The impact on accuracy is somewhere in the single-digit percentages at 4-bit quantization, from what I’ve been able to gather. Very small impact. To draw the analogy out further, if the model was able to get an A on a test before quantization, it would likely still get a B at worst afterwards, given a drop in the score of less than 10%. Depending on the task, the measured impact could even be negligible.

It’s far more similar to the model being perpetually tired than it is to a TBI.

You may nitpick the analogy, but analogies are never exact. You also ignore the other piece that I pointed out, which is how we treat other software that comes in multiple slightly different forms.

berniedurfee · on Jan 29, 2024

Reminds me of the never ending MP3 vs FLAC argument.

The difference can be measured empirically, but is it noticeable in real world usage.

jameshart · on Jan 29, 2024

But we’re talking about a coding LLM here. A single digit percentage reduction in accuracy means, what, one or two times in a hundred, it writes == instead of !=?

coder543 · on Jan 29, 2024

I think that’s too simplified. The best LLMs will still frequently make mistakes. Meta is advertising a HumanEval score of 67.8%. In a third of cases, the code generated still doesn’t satisfactorily solve the problem in that automated benchmark. The additional errors that quantization would introduce would only be a very small percentage of the overall errors, making the quantized and unquantized models practically indistinguishable to a human observer. Beyond that, lower accuracy can manifest in many ways, and “do the opposite” seems unlikely to be the most common way. There might be a dozen correct ways to solve a problem. The quantized model might choose a different path that still turns out to work, it’s just not exactly the same path.

As someone else pointed out, FLAC is objectively more accurate than mp3, but how many people can really tell?

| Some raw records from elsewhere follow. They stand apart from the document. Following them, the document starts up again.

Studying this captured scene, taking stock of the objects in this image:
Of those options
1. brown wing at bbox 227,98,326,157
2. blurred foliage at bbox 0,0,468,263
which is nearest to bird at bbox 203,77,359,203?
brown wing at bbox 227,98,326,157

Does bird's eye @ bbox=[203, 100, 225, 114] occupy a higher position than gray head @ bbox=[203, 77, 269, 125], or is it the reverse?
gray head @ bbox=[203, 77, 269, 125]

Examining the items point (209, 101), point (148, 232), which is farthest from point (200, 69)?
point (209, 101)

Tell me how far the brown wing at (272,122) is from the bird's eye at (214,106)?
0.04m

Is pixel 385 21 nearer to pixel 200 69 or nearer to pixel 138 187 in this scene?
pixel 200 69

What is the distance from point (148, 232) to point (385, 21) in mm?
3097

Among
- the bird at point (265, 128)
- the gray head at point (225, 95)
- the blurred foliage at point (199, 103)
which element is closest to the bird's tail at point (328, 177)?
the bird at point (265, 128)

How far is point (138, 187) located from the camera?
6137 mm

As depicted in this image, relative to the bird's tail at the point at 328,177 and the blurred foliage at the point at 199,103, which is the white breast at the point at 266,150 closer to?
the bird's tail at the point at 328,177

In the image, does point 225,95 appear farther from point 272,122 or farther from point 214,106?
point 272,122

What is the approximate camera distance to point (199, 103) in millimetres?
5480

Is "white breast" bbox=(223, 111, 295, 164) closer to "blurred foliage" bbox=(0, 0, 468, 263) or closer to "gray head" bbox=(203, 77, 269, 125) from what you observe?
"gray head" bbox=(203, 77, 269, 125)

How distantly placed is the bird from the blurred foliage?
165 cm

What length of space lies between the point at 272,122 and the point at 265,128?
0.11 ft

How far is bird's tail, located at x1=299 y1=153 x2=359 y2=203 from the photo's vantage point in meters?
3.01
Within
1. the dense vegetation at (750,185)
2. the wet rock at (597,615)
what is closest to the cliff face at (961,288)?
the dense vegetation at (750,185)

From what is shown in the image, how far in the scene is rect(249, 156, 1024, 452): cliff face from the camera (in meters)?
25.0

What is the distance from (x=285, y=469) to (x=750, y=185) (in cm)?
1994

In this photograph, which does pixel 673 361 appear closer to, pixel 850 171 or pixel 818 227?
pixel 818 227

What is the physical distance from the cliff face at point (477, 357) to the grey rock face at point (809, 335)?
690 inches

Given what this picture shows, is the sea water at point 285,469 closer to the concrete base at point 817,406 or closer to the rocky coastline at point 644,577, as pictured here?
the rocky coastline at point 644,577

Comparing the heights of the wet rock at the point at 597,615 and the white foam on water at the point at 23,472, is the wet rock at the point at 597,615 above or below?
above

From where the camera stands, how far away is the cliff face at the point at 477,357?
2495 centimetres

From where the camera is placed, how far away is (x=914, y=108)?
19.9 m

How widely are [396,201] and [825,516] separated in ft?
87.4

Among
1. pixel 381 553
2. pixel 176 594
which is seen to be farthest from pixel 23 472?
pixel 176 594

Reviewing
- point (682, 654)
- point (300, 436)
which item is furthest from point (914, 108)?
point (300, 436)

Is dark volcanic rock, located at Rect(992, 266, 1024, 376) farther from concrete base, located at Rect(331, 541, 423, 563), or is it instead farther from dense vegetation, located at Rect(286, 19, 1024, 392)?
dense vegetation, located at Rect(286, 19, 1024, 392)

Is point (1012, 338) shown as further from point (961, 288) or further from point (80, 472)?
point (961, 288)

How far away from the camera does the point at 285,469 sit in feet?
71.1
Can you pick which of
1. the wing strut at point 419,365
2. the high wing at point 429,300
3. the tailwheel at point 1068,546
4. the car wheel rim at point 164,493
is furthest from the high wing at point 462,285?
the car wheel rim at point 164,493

Is it worth 3x the data to store/stream music in FLAC?

The quantized model would run at probably 4x the speed of the unquantized model, assuming you had enough memory to choose between them. Is speed worth nothing? If I have to wait all day for the LLM to respond, I can probably do the work faster myself without its help. Is being able to fit the model onto the hardware you have worth nothing?

In essence, quantization here is a 95% “accurate” implementation of a 67% accurate model, which yields a 300% increase in speed while using just 25% of the RAM. All numbers are approximate, even the HumanEval benchmark should be taken with a large grain of salt.

If you have a very opulent computational experience, you can enjoy the luxury of the full 67.8% accurate model, but that just feels both wasteful and like a bad user experience.